◆ EXERCISE MATERIAL
----------------
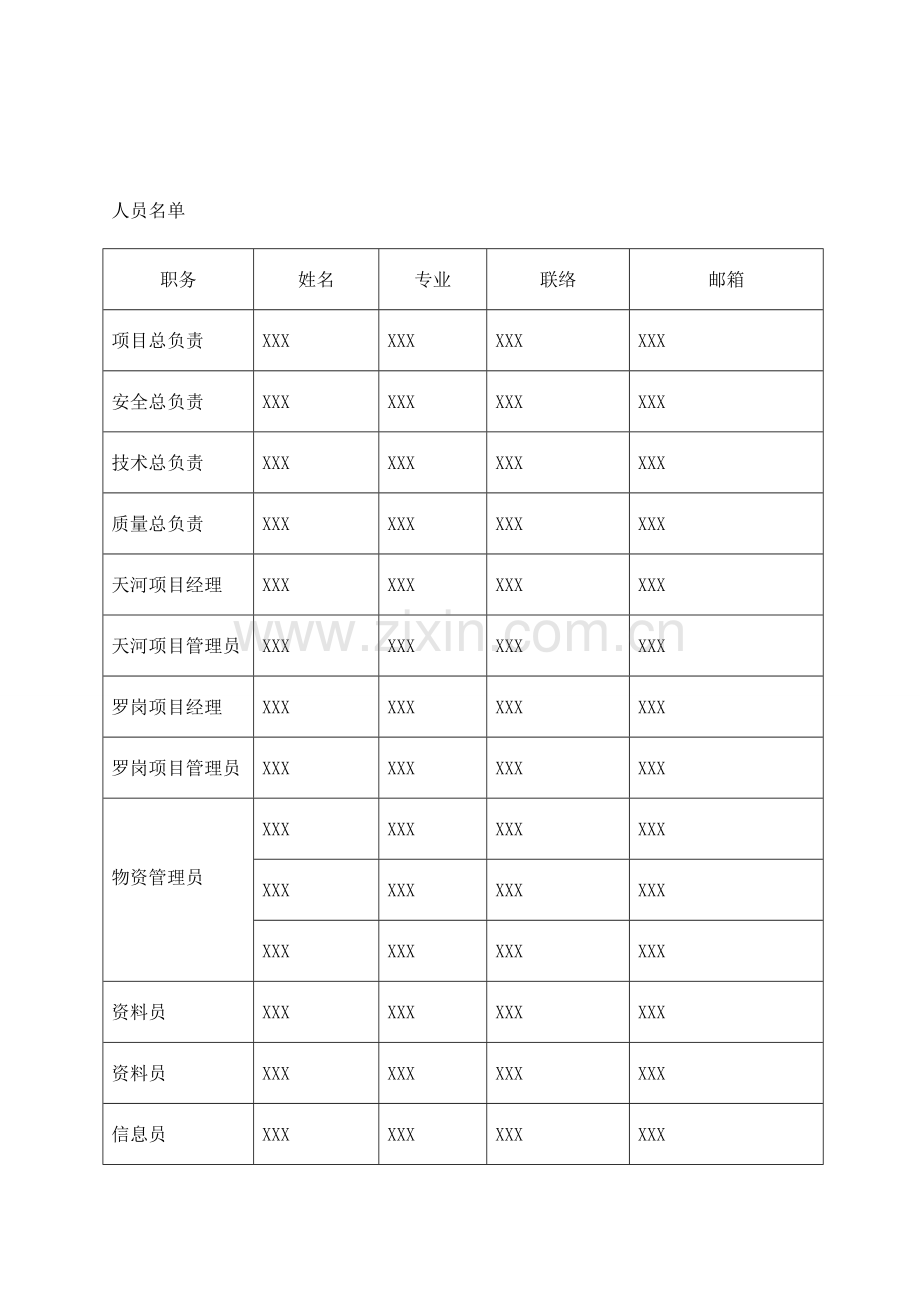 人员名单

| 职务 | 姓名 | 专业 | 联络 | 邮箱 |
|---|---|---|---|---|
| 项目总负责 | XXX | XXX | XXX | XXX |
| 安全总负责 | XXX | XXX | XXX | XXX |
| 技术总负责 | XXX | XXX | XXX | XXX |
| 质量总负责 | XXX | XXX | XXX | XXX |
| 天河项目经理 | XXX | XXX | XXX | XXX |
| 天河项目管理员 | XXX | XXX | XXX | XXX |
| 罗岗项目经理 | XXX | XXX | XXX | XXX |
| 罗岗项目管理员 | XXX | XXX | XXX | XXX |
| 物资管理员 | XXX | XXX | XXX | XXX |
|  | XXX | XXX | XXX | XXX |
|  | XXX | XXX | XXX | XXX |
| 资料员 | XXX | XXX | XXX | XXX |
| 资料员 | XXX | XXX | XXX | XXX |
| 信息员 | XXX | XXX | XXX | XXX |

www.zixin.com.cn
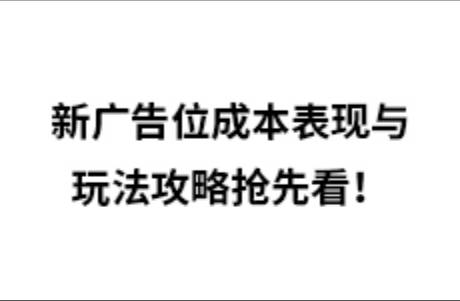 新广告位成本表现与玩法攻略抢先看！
----------------
◆ WHAT THIS TASK INVOLVES
Every entry above should be duplicated exactly. Do not include the images.

◆ OUTPUT FOR THIS EXERCISE
 人员名单

| 职务 | 姓名 | 专业 | 联络 | 邮箱 |
|---|---|---|---|---|
| 项目总负责 | XXX | XXX | XXX | XXX |
| 安全总负责 | XXX | XXX | XXX | XXX |
| 技术总负责 | XXX | XXX | XXX | XXX |
| 质量总负责 | XXX | XXX | XXX | XXX |
| 天河项目经理 | XXX | XXX | XXX | XXX |
| 天河项目管理员 | XXX | XXX | XXX | XXX |
| 罗岗项目经理 | XXX | XXX | XXX | XXX |
| 罗岗项目管理员 | XXX | XXX | XXX | XXX |
| 物资管理员 | XXX | XXX | XXX | XXX |
|  | XXX | XXX | XXX | XXX |
|  | XXX | XXX | XXX | XXX |
| 资料员 | XXX | XXX | XXX | XXX |
| 资料员 | XXX | XXX | XXX | XXX |
| 信息员 | XXX | XXX | XXX | XXX |

www.zixin.com.cn
 新广告位成本表现与玩法攻略抢先看！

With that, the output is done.